▸ **Exercise requirements**
1. In the forum thread about the used Audi A6, reproduce the passage that begins at the words "## shock bizzle" and ends after "would be appriciated.", substituting "Wagon" for "Sedan".
2. According to the forum thread about the used Audi A6, why is a turbo job so expensive? Answer in one to three sentences.

▸ **Source excerpt**
----------------
# new member, need advice.



## shock bizzle (Dec 9, 2008)

I was sent here through another forum. I need advice on weather this is a good deal or not.
$5998 for a 2001 Audi A6 2.7 Turbo quattro Sedan AWD with 113,710 miles on it?
heres the inclusions:
V6 2.7L TURBO, QUATTRO ALL WHEEL DRIVE - BOSE SOUND SYSTEM WITH INDASH 6 DISC CD - WINTER PACKAGE WITH HEATED SEATS - LEATHER - MOON ROOF - PREMIUM ALLOY WHEELS - TINTED WINDOWS - FULL POWER - CARFAX CERTIFIED - CLEAR TITLE - NO ACCIDENTS - EXCELLENT MECHANICAL, INTERIOR, EXTERIOR CONDITION
any insight would be appriciated.


----------



## Massboykie (Aug 15, 2006)

*Re: new member, need advice. (shock bizzle)*

Hey Shock
Here's two important docs to start with..
http://www.vaglinks.com/Docs/A...Q.pdf
http://www.vaglinks.com/Docs/A...e.pdf
As far as 113K miles... I would confirm that the timing belt was done. Timing belt, water pump etc runs around $1000. 
With 113K miles I would seriously suggest an extended warrantee and make sure they cover the turbos. A turbo job will run around $5000-7000. Parts are around $2000 so the labour is the rest. The motor has to come out to get to them so it is a huge job.
----------------
▸ **Extracted data**
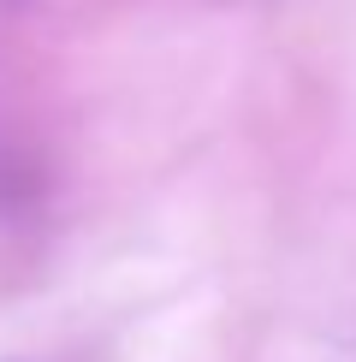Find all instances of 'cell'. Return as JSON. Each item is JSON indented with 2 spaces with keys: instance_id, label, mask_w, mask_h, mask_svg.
I'll return each mask as SVG.
<instances>
[{
  "instance_id": "1",
  "label": "cell",
  "mask_w": 356,
  "mask_h": 362,
  "mask_svg": "<svg viewBox=\"0 0 356 362\" xmlns=\"http://www.w3.org/2000/svg\"><path fill=\"white\" fill-rule=\"evenodd\" d=\"M0 6H24V0H0Z\"/></svg>"
}]
</instances>
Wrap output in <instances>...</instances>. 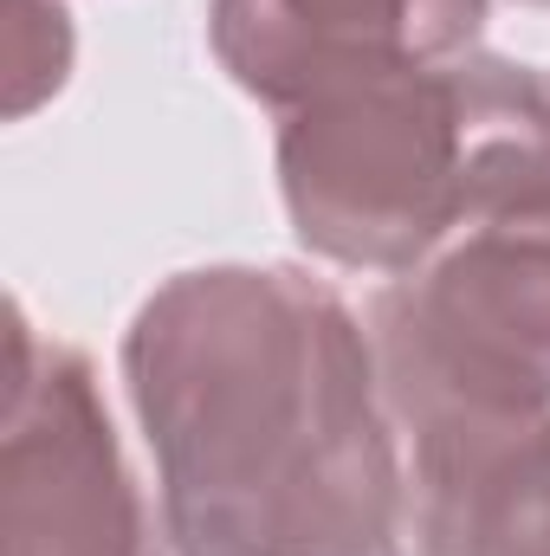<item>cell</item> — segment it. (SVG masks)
<instances>
[{"instance_id": "cell-4", "label": "cell", "mask_w": 550, "mask_h": 556, "mask_svg": "<svg viewBox=\"0 0 550 556\" xmlns=\"http://www.w3.org/2000/svg\"><path fill=\"white\" fill-rule=\"evenodd\" d=\"M0 538L7 556H149V511L98 369L72 343H46L26 311H13L0 420Z\"/></svg>"}, {"instance_id": "cell-3", "label": "cell", "mask_w": 550, "mask_h": 556, "mask_svg": "<svg viewBox=\"0 0 550 556\" xmlns=\"http://www.w3.org/2000/svg\"><path fill=\"white\" fill-rule=\"evenodd\" d=\"M396 420L550 408V78L492 130L466 214L370 304Z\"/></svg>"}, {"instance_id": "cell-6", "label": "cell", "mask_w": 550, "mask_h": 556, "mask_svg": "<svg viewBox=\"0 0 550 556\" xmlns=\"http://www.w3.org/2000/svg\"><path fill=\"white\" fill-rule=\"evenodd\" d=\"M421 556H550V408L402 415Z\"/></svg>"}, {"instance_id": "cell-1", "label": "cell", "mask_w": 550, "mask_h": 556, "mask_svg": "<svg viewBox=\"0 0 550 556\" xmlns=\"http://www.w3.org/2000/svg\"><path fill=\"white\" fill-rule=\"evenodd\" d=\"M124 382L175 556H402L409 466L370 324L298 266L142 298Z\"/></svg>"}, {"instance_id": "cell-5", "label": "cell", "mask_w": 550, "mask_h": 556, "mask_svg": "<svg viewBox=\"0 0 550 556\" xmlns=\"http://www.w3.org/2000/svg\"><path fill=\"white\" fill-rule=\"evenodd\" d=\"M486 13L492 0H214L208 46L247 98L291 111L350 78L479 52Z\"/></svg>"}, {"instance_id": "cell-7", "label": "cell", "mask_w": 550, "mask_h": 556, "mask_svg": "<svg viewBox=\"0 0 550 556\" xmlns=\"http://www.w3.org/2000/svg\"><path fill=\"white\" fill-rule=\"evenodd\" d=\"M518 7H538V13H550V0H518Z\"/></svg>"}, {"instance_id": "cell-2", "label": "cell", "mask_w": 550, "mask_h": 556, "mask_svg": "<svg viewBox=\"0 0 550 556\" xmlns=\"http://www.w3.org/2000/svg\"><path fill=\"white\" fill-rule=\"evenodd\" d=\"M545 72L466 52L330 85L278 124V194L304 253L350 273H414L466 214L492 130Z\"/></svg>"}]
</instances>
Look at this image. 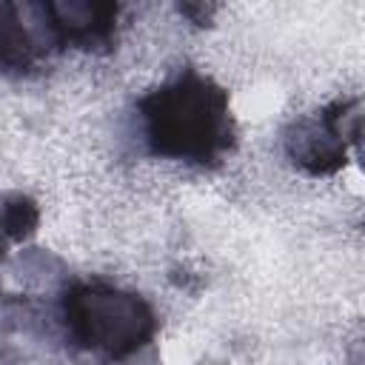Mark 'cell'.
I'll list each match as a JSON object with an SVG mask.
<instances>
[{
    "label": "cell",
    "mask_w": 365,
    "mask_h": 365,
    "mask_svg": "<svg viewBox=\"0 0 365 365\" xmlns=\"http://www.w3.org/2000/svg\"><path fill=\"white\" fill-rule=\"evenodd\" d=\"M66 334L74 345L108 359L134 356L151 342L157 319L151 305L114 285H77L63 302Z\"/></svg>",
    "instance_id": "obj_2"
},
{
    "label": "cell",
    "mask_w": 365,
    "mask_h": 365,
    "mask_svg": "<svg viewBox=\"0 0 365 365\" xmlns=\"http://www.w3.org/2000/svg\"><path fill=\"white\" fill-rule=\"evenodd\" d=\"M143 125L157 154L208 163L231 143L228 97L208 77L188 71L143 103Z\"/></svg>",
    "instance_id": "obj_1"
},
{
    "label": "cell",
    "mask_w": 365,
    "mask_h": 365,
    "mask_svg": "<svg viewBox=\"0 0 365 365\" xmlns=\"http://www.w3.org/2000/svg\"><path fill=\"white\" fill-rule=\"evenodd\" d=\"M40 222V211L31 197L26 194H9L6 197V211H3V225L9 240H26Z\"/></svg>",
    "instance_id": "obj_3"
}]
</instances>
----------------
▸ **Exercise results**
1.
## shock bizzle (Dec 9, 2008)

I was sent here through another forum. I need advice on weather this is a good deal or not.
$5998 for a 2001 Audi A6 2.7 Turbo quattro Wagon AWD with 113,710 miles on it?
heres the inclusions:
V6 2.7L TURBO, QUATTRO ALL WHEEL DRIVE - BOSE SOUND SYSTEM WITH INDASH 6 DISC CD - WINTER PACKAGE WITH HEATED SEATS - LEATHER - MOON ROOF - PREMIUM ALLOY WHEELS - TINTED WINDOWS - FULL POWER - CARFAX CERTIFIED - CLEAR TITLE - NO ACCIDENTS - EXCELLENT MECHANICAL, INTERIOR, EXTERIOR CONDITION
any insight would be appriciated.

2. The motor has to come out to reach the turbos, which makes it a huge job. Parts run around $2000, and labor makes up the rest of the $5000-7000 total.